The bribery allegations centred on influence peddling around the World Cup in Qatar. Kaili, the principal suspect in what is now known as the Qatargate scandal, now says she was wrongly jailed and has no role in the case. 

When she was busted the Belgian cops found €150,000 in her apartment, which she shared with Giorgi. Her father apparently had possession of another stash of cash (€750,000).

The arrest warrant identified her as “the primary organiser or co-organiser” of public corruption and money laundering.

Now, Kaili claims she only found out about the cash — in two safes in the apartment — when she was nicked. 

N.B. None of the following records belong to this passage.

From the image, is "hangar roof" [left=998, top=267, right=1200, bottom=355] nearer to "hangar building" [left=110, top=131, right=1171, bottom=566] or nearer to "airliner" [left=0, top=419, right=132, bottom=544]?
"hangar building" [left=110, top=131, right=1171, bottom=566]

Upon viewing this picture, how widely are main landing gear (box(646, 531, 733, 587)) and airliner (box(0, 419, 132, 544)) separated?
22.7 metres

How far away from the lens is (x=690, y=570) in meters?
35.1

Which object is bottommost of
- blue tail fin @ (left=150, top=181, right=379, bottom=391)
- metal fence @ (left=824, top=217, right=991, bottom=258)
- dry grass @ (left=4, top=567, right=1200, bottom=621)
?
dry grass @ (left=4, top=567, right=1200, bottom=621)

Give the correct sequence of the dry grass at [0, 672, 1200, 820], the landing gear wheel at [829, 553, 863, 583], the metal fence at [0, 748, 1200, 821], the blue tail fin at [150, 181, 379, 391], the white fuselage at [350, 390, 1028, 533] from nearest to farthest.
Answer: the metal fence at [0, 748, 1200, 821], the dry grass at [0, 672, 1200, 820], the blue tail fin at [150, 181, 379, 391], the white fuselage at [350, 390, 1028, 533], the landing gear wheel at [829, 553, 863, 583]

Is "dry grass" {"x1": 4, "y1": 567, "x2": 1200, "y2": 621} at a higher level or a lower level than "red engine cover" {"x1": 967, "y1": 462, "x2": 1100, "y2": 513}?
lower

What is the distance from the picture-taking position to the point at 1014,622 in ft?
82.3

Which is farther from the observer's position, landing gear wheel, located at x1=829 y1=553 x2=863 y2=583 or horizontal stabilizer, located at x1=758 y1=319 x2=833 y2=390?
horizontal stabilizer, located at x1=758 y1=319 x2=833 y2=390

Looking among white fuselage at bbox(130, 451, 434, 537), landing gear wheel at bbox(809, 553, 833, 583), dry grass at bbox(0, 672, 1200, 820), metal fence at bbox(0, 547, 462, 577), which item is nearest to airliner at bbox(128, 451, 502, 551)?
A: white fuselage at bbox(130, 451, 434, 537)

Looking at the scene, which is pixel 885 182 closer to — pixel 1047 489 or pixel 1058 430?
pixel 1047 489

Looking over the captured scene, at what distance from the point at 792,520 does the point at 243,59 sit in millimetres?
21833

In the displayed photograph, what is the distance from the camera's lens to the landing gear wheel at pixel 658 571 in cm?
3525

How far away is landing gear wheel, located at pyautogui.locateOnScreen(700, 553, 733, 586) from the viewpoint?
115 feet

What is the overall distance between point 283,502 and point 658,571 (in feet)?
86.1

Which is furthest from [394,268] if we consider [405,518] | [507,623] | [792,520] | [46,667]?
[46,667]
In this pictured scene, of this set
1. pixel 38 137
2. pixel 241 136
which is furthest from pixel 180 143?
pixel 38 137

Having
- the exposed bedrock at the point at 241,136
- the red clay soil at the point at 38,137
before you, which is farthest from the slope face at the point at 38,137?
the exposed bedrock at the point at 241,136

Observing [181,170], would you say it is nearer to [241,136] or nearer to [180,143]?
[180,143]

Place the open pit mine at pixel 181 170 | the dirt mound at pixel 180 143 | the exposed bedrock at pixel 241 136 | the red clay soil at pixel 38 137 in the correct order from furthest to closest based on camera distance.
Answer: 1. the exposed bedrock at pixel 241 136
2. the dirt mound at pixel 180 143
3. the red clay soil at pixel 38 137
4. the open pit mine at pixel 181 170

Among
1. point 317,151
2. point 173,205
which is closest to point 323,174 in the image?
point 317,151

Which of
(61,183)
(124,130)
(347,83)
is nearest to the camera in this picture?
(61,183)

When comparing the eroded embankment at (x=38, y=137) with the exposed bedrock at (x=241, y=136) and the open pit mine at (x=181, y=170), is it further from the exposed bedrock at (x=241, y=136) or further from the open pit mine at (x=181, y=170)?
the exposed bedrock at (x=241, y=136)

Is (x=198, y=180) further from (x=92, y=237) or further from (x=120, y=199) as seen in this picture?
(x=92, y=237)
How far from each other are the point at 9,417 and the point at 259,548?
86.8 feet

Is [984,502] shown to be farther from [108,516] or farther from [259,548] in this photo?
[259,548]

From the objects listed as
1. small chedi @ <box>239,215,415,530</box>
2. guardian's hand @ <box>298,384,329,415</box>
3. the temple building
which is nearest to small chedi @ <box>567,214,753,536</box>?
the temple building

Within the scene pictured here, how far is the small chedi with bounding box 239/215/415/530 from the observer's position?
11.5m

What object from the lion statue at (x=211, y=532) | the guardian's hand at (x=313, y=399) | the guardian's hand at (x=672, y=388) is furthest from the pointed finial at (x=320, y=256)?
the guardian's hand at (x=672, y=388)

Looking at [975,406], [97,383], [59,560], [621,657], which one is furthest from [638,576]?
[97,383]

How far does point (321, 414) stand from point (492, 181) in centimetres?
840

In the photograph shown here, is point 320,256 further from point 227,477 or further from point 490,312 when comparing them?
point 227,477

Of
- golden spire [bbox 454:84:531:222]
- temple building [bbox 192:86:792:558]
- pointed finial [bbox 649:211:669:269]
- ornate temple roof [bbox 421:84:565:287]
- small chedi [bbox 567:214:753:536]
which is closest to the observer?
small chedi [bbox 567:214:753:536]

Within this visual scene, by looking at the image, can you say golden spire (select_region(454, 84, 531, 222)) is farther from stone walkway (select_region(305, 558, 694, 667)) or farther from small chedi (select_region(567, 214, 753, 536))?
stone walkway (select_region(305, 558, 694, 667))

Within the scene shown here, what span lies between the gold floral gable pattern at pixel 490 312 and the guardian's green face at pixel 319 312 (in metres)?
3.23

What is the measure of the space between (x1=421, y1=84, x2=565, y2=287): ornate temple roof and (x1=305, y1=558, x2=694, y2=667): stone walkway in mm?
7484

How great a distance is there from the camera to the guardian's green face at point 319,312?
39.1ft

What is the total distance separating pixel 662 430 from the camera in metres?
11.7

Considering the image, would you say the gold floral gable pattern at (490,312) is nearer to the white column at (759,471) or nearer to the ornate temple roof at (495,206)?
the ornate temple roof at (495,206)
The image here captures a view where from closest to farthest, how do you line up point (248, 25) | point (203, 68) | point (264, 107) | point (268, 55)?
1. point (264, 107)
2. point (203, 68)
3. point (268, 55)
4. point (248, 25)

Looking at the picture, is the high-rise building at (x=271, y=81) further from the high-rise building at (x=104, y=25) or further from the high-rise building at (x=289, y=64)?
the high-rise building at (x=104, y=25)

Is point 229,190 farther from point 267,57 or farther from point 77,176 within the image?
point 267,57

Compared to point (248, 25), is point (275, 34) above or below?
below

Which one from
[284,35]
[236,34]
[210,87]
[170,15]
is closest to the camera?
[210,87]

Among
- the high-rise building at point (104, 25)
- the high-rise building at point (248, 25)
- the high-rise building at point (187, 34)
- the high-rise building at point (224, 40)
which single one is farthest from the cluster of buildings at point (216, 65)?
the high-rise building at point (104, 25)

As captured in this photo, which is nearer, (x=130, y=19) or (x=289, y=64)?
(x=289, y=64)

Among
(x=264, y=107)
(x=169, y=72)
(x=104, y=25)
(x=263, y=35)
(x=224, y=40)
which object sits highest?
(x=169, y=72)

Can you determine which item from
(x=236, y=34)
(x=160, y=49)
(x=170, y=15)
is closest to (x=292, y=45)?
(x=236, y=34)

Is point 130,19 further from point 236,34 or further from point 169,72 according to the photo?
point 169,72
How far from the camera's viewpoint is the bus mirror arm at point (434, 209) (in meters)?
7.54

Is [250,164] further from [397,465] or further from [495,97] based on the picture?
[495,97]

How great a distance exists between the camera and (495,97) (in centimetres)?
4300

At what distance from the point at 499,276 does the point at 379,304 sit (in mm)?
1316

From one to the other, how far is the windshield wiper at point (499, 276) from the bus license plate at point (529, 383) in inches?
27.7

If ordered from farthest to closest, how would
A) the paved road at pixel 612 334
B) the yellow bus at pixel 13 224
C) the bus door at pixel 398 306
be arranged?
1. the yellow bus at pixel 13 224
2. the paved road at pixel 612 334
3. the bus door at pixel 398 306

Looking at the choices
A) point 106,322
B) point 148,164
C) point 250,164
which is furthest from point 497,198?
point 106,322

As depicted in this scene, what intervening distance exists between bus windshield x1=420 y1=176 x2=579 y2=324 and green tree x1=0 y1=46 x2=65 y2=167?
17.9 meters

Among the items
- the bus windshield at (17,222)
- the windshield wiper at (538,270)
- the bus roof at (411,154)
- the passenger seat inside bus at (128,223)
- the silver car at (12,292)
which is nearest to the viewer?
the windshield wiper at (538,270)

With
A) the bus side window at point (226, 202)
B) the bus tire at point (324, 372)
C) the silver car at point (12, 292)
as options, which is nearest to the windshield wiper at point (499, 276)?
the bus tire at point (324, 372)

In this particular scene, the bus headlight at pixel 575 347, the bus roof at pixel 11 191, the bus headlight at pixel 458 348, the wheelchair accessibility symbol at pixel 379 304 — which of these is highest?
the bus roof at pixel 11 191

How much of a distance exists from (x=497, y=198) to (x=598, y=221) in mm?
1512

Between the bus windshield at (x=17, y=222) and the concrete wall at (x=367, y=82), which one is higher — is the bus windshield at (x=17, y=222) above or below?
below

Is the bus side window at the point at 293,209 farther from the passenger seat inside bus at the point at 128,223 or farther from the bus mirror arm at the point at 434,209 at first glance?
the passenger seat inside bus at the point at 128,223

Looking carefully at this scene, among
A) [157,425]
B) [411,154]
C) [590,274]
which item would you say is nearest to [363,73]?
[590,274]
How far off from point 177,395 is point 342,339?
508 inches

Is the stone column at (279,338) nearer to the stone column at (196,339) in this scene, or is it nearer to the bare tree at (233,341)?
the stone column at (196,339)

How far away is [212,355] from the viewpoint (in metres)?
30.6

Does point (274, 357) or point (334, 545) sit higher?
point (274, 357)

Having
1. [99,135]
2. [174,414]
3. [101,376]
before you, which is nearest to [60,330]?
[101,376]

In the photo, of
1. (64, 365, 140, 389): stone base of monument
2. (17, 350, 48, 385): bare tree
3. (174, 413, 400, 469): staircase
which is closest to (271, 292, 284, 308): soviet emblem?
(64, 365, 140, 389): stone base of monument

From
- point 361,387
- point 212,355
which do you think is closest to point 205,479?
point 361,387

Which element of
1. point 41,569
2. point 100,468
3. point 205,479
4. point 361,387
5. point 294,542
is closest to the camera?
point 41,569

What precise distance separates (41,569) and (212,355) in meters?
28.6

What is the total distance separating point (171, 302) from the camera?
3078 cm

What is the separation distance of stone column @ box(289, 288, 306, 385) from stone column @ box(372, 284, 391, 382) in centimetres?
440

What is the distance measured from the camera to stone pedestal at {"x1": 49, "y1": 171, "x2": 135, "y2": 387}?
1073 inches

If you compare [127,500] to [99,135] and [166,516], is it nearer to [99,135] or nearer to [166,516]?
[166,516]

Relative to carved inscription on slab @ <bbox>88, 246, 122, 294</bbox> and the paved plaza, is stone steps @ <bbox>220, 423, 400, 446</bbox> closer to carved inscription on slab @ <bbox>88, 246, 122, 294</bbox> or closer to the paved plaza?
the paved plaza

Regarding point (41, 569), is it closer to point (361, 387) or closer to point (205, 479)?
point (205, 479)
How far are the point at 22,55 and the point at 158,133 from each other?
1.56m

She now defends her partner, claiming that he was under the influence of Panzeri but adds a note of dark conspiracy to her tale. 

Her latest move is to claim that she was targeted for her EU parliamentary duties, particularly in relation to the committee of inquiry to investigate the use of Pegasus and equivalent surveillance spyware (Pega).

Pegasus is software developed by the Israeli cyber-arms company NSO Group that is covertly installed on mobile phones and other devices.

She now claims her lawyers have discovered that the Belgian secret services have monitored the members of the EU Pegasus committee: “The fact that elected members of parliament are being spied on by the secret services should raise more concerns about the health of our European democracy. I think this is the real scandal,” she said.